*YOUR OBJECTIVE*.
Using the passage on ocean mixing, answer each question below.
(a) Which scheme do ocean models use to parameterize eddy-induced mixing?
(b) In which ocean does the bolus velocity have its strongest effect?
(c) Which section of the paper presents the two coupled models and the experimental setup?

*TEXT PASSAGE*.
The response of the ocean circulation to this correction is linked with the way mixing is parameterized in ocean model components. Subgrid-scale mixing in ocean models is classically represented as lateral diffusion of momentum, heat, and salt. But in order to account for the fact that mixing is most efficient along isopycnal surfaces, the mixing tensor is usually rotated (Redi 1982). Eddy-induced mixing is also shown to be important and is parameterized in ocean models using the Gent–McWilliams (GM) scheme (Gent and McWilliams 1990; Gent et al. 1995). In the GM scheme, eddy-induced mixing is represented as an additional velocity field, the bolus velocity, which is proportional to the slope gradient of the isopycnals. Where isopycnals are steep, this bolus velocity contributes substantially to the general circulation (Danabasoglu et al. 1994) with their strongest effect in the Southern Ocean. Since the restoration of the global salt balance induces surface buoyancy fluxes, which change the position of outcropping isopycnals, an anomalous bolus velocity is expected. Here we quantify the effect of changes in the bolus velocity and show their important role in producing sea surface temperature anomalies.

The paper is organized as follows. In section 2 we present the two coupled models and the experimental setup. Section 3 discusses the ocean model response to various freshwater fluxes. A dynamic feedback producing characteristic far-field responses is presented in section 4, and the time evolution of different heat source components is given in section 5. Conclusions follow in section 6.

*DATA SUPPLIED*.

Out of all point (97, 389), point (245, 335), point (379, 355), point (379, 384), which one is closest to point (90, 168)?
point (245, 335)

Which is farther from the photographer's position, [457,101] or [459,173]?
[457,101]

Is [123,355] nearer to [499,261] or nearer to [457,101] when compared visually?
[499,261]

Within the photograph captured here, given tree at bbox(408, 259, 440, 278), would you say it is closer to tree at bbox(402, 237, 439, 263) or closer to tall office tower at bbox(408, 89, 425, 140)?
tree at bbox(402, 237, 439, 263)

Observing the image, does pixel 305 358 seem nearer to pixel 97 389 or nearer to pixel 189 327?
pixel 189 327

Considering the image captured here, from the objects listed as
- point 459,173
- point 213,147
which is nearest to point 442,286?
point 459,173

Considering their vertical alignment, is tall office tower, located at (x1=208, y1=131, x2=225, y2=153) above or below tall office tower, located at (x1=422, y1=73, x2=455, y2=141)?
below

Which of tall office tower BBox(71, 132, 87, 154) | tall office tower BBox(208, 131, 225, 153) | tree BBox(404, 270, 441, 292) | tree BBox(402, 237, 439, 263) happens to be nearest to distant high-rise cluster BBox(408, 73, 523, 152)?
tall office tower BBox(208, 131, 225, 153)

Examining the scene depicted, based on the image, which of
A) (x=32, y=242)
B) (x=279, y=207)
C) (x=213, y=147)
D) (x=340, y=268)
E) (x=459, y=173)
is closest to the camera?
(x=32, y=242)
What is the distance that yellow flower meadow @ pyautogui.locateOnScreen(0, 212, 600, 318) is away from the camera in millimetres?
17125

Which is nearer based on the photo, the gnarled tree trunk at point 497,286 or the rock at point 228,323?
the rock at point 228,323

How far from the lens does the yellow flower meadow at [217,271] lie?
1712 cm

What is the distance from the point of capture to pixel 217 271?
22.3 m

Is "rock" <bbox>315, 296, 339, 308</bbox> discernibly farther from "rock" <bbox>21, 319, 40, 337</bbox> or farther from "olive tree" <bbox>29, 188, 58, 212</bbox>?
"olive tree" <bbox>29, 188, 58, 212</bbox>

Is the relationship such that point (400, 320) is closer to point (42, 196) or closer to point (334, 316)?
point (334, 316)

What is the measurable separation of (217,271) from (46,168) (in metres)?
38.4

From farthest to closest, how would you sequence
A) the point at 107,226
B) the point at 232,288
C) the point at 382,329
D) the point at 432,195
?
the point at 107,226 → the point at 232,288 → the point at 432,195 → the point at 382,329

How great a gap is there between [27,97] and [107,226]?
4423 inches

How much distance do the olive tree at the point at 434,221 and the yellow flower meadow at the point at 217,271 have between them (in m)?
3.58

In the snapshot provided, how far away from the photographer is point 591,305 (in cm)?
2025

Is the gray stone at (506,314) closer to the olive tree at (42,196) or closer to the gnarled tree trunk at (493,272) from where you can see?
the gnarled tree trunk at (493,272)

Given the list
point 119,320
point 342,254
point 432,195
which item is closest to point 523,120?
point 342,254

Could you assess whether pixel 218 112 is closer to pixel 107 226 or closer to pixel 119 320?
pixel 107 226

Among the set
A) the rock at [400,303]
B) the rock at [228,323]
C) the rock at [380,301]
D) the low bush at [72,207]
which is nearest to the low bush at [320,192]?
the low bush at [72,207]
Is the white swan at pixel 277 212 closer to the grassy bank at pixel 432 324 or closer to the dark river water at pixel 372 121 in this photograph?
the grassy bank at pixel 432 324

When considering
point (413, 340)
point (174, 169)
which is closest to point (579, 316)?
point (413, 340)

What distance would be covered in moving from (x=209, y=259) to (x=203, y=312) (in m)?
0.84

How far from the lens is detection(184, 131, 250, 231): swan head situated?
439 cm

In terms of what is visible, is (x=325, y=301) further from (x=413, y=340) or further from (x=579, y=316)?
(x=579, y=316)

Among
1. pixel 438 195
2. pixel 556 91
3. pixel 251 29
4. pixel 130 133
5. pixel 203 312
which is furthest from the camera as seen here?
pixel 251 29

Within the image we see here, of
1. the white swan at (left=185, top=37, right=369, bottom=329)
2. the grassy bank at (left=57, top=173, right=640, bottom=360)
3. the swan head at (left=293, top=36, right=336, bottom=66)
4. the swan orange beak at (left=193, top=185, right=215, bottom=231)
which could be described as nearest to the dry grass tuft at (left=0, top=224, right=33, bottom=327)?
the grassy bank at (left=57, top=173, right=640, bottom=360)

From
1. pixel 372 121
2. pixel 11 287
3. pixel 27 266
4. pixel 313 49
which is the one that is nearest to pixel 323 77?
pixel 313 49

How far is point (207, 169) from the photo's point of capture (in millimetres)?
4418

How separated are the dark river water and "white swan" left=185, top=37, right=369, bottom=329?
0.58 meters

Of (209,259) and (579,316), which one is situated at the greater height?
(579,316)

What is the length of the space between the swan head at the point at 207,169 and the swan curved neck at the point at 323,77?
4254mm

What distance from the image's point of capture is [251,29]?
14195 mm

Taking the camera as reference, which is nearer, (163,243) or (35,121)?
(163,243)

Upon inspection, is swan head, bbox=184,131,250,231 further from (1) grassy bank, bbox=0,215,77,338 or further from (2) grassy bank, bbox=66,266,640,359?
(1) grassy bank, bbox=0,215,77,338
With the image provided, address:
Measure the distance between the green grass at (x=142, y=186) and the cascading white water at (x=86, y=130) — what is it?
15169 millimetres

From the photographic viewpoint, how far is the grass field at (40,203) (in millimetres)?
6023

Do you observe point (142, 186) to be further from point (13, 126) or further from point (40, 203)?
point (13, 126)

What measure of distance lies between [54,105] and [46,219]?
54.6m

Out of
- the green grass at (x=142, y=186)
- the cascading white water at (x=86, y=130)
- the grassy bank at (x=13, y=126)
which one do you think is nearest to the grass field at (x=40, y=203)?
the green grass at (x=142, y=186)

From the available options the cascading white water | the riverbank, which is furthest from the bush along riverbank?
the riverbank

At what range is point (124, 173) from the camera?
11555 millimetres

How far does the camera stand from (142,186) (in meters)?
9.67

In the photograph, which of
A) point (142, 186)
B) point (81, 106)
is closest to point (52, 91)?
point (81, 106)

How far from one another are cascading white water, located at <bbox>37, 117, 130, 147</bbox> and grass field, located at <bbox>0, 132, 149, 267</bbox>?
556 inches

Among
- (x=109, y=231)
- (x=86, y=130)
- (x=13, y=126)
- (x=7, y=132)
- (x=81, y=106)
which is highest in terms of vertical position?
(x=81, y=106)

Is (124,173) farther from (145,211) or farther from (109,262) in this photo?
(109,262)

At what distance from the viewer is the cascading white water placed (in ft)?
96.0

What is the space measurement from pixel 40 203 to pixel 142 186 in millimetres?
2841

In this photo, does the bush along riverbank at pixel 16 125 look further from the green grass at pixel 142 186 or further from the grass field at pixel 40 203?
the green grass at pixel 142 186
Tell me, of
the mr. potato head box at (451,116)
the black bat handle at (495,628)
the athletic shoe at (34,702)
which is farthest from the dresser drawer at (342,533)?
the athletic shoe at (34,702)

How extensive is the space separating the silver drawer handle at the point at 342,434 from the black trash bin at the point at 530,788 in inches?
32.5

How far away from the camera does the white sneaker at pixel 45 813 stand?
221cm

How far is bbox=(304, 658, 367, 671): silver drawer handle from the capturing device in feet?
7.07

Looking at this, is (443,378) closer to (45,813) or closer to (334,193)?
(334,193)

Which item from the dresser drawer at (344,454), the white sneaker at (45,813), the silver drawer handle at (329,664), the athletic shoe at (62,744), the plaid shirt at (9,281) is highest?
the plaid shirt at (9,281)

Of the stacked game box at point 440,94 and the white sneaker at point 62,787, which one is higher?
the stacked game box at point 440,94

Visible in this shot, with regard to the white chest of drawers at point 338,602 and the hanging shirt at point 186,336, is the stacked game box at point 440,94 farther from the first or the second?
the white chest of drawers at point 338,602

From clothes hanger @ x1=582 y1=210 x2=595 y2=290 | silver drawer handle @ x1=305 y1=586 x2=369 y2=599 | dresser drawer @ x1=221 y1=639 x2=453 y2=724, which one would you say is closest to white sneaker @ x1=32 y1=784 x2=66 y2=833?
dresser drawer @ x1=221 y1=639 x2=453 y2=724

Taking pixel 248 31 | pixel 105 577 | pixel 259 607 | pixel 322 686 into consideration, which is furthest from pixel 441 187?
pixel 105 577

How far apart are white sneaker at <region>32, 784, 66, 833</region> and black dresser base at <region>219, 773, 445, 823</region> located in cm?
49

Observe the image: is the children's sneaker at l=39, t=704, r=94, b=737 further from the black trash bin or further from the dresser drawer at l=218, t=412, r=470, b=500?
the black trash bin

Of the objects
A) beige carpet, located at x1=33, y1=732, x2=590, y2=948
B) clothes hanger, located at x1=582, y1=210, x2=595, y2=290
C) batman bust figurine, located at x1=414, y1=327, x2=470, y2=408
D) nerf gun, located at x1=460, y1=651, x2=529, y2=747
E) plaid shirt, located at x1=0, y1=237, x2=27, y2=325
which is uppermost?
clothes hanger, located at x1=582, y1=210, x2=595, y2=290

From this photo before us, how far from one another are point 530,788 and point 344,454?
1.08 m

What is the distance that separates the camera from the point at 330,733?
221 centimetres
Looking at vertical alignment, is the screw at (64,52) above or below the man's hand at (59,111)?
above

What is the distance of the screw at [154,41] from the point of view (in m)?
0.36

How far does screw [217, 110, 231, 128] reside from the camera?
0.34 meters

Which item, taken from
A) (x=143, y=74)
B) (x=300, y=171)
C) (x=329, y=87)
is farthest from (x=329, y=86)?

*EXERCISE SOLUTION*.
(a) The Gent–McWilliams (GM) scheme
(b) The Southern Ocean
(c) Section 2